• PASSAGE PROVIDED:
--- start ---

Consequently, the strong concentration of wealth can give rise to a tendency where the ‘entrepreneur’ transitions to the ‘heir’ as the basic figure of capitalism. According to Piketty, all large fortunes, whether inherited or entrepreneurial in origin, grow at extremely high rates, regardless of whether the owner of the fortune works or not (Piketty 2014: 439ff.).

Piketty gives a very illustrative example comparing Bill Gates, the entrepreneur among all entrepreneurs, and Liliane Bettencourt, the heiress of the cosmetics company L’Oréal. Between 1990 and 2010, Bill Gates’ fortune increased from $4 billion to $50 billion. In the same period, Liliane Bettencourt’s fortune increased from $2 billion to $25 billion. Both fortunes thus grew at an annual rate of more than 13 percent from 1990 to 2010.

Piketty also mentions Steve Jobs, who is regarded as a more creative entrepreneur than Bill Gates. But at the top of his career, his fortune was only $8 billion in 2011.

Piketty’s conclusion is that inheritance becomes the main access to the creation or growth of fortunes, and not the entrepreneurial spirit. Therefore, wealth is not just a matter of merit, and capital grows according to its own dynamic, when it has passed a certain size. The reason for this is the simple fact that the return on inherited fortunes is often very high solely because of their initial size.

Inequality – The economic system is the problem

It is a common discussion in liberal political theory that inequalities are acceptable if they serve the common good. This is also what has been stated in §1 of the Declaration 1789: “Men are born and remain free and equal in rights. Social distinctions may be found only upon the common utility”. It is on this basis that entrepreneurs becoming extremely rich while compared to other people becomes acceptable.

However, Piketty claims that the entrepreneurial argument cannot justify all the inequalities of wealth, no matter how extreme (Piketty 2014: 443). This is a claim that we find in Rawls’ liberal theory as well (Rawls 1971). As we have seen, the general class based inequality r > g combined with better returns on capital as a function of initial wealth makes it possible that fortunes can grow and perpetuate themselves beyond all rational limits and beyond any possible rational justification in terms of common utility.

In this way, it does even not take one generation to move from an entrepreneur to a rentier. Entrepreneurs can be transformed into rentiers in their own lifetime, and their wealth can be multiplied more than tenfold in twenty years as in the case of Bill Gates and Liliane Bettencourt (Piketty 2014: 443ff.).

The consequence is that even the merit criteria in §1 of Declaration that social distinctions are acceptable if they serve the common utility or the common good is very difficult not to say impossible to concretize. It is very difficult in praxis to sustain the distinction between the entrepreneur and the rentier when the first can be transformed into the second in a very short time as has been exemplified with the case of Bill Gates.

As I understand Piketty, he draws the conclusion that the most important problem is not to clarify whether inequality serves the common utility or not? The most important problem is that the accumulation of wealth among the 1%, the 0.1% and not at least the 0.01% tends to represent 70%-90% of all the countable wealth in global societies. It is this enormous concentration of wealth that justifies Piketty’s use of the concept of patrimonial capitalism.

--- end ---

• STATED EXERCISE 1:
In the passage on Piketty and inherited wealth, why is it "very difficult in praxis to sustain the distinction between the entrepreneur and the rentier"? Answer in one to three sentences.
• STATED EXERCISE 2:
Can you recast the lines of the records as a numbered list, starting with the line containing "Does the position" and going on through the end of the records, with blank lines left out?
The records have nothing to do with the text and can be read separately.

• RECORD SET:
--- start ---

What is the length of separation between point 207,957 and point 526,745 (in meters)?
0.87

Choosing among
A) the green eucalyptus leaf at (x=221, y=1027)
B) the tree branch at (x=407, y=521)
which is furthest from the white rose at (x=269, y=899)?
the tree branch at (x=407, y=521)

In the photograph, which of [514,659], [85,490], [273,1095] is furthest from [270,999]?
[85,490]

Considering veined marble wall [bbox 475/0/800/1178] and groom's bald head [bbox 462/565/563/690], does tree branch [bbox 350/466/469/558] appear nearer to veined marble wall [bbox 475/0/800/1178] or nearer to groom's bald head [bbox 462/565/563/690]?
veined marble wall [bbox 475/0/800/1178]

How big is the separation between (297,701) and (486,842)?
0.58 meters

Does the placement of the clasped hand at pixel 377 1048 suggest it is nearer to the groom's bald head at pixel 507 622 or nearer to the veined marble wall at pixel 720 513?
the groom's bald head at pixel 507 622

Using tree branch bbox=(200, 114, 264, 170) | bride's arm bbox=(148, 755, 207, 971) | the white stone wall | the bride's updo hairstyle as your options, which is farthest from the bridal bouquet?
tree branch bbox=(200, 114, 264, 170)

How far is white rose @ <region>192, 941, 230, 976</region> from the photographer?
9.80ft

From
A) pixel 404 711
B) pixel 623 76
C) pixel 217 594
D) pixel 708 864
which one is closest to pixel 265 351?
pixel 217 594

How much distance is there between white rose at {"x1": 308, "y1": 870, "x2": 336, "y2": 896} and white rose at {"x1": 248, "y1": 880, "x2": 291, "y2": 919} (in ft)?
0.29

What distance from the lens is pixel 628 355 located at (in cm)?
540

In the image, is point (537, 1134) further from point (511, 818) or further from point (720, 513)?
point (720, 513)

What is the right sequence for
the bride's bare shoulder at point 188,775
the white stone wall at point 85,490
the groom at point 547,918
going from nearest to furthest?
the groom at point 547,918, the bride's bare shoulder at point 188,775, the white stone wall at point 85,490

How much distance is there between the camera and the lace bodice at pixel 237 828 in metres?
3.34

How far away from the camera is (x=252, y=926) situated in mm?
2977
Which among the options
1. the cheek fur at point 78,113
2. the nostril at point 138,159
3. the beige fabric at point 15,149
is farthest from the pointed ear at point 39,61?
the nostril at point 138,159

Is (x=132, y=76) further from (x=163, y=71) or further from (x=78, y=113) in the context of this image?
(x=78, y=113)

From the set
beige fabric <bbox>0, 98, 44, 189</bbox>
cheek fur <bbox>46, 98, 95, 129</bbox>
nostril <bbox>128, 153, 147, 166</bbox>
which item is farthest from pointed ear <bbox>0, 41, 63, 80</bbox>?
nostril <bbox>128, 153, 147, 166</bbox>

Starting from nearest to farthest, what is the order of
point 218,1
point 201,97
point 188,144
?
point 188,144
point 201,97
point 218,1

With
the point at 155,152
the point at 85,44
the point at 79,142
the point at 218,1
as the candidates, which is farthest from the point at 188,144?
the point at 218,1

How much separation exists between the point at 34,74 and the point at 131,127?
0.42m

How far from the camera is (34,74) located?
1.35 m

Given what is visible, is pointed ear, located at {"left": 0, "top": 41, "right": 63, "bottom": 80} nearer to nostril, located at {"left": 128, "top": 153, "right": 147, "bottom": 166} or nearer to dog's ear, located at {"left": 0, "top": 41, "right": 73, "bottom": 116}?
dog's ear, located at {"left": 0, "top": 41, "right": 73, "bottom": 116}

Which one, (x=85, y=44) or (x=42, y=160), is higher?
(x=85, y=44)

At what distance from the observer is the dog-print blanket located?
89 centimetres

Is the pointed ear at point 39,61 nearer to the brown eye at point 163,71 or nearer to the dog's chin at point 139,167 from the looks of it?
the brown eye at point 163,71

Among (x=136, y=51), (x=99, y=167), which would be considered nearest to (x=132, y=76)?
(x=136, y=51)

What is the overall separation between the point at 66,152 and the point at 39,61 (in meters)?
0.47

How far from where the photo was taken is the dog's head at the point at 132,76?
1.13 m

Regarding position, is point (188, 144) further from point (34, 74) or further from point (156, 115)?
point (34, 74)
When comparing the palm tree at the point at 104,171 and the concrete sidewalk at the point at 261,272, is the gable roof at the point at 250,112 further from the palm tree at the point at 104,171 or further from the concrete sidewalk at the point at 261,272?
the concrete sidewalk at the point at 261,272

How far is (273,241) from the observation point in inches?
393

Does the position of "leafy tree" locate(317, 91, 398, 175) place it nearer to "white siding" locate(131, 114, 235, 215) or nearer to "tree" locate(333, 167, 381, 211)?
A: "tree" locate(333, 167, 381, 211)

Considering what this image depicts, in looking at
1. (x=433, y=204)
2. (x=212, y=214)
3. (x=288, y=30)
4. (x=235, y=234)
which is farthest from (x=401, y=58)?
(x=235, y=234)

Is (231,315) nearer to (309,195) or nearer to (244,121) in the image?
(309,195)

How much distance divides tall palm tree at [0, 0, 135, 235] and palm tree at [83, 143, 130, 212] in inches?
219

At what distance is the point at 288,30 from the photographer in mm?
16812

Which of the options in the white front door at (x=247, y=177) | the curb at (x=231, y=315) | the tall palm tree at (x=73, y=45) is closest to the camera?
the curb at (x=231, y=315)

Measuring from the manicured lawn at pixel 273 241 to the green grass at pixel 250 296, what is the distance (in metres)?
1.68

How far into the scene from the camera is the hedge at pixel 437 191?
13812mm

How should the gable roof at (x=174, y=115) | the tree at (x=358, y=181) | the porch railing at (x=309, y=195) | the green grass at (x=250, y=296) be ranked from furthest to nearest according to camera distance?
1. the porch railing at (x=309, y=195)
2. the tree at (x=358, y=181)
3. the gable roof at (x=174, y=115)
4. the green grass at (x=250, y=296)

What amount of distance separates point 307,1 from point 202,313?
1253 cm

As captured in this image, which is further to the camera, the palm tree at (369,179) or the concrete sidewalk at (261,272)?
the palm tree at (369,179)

--- end ---

• RIGHT ANSWER 1:
The distinction is hard to sustain because an entrepreneur can be transformed into a rentier in a very short time, even within their own lifetime. The case of Bill Gates shows this: his wealth was multiplied more than tenfold in twenty years.

• RIGHT ANSWER 2:
1. Does the position of "leafy tree" locate(317, 91, 398, 175) place it nearer to "white siding" locate(131, 114, 235, 215) or nearer to "tree" locate(333, 167, 381, 211)?
2. A: "tree" locate(333, 167, 381, 211)
3. Considering what this image depicts, in looking at
4. 1. (x=433, y=204)
5. 2. (x=212, y=214)
6. 3. (x=288, y=30)
7. 4. (x=235, y=234)
8. which is farthest from (x=401, y=58)?
9. (x=235, y=234)
10. Is (231,315) nearer to (309,195) or nearer to (244,121) in the image?
11. (309,195)
12. How much distance divides tall palm tree at [0, 0, 135, 235] and palm tree at [83, 143, 130, 212] in inches?
13. 219
14. At what distance is the point at 288,30 from the photographer in mm?
15. 16812
16. Which of the options in the white front door at (x=247, y=177) | the curb at (x=231, y=315) | the tall palm tree at (x=73, y=45) is closest to the camera?
17. the curb at (x=231, y=315)
18. Measuring from the manicured lawn at pixel 273 241 to the green grass at pixel 250 296, what is the distance (in metres)?
19. 1.68
20. How far into the scene from the camera is the hedge at pixel 437 191?
21. 13812mm
22. How should the gable roof at (x=174, y=115) | the tree at (x=358, y=181) | the porch railing at (x=309, y=195) | the green grass at (x=250, y=296) be ranked from furthest to nearest according to camera distance?
23. 1. the porch railing at (x=309, y=195)
24. 2. the tree at (x=358, y=181)
25. 3. the gable roof at (x=174, y=115)
26. 4. the green grass at (x=250, y=296)
27. What amount of distance separates point 307,1 from point 202,313?
28. 1253 cm
29. As captured in this image, which is further to the camera, the palm tree at (369,179) or the concrete sidewalk at (261,272)?
30. the palm tree at (369,179)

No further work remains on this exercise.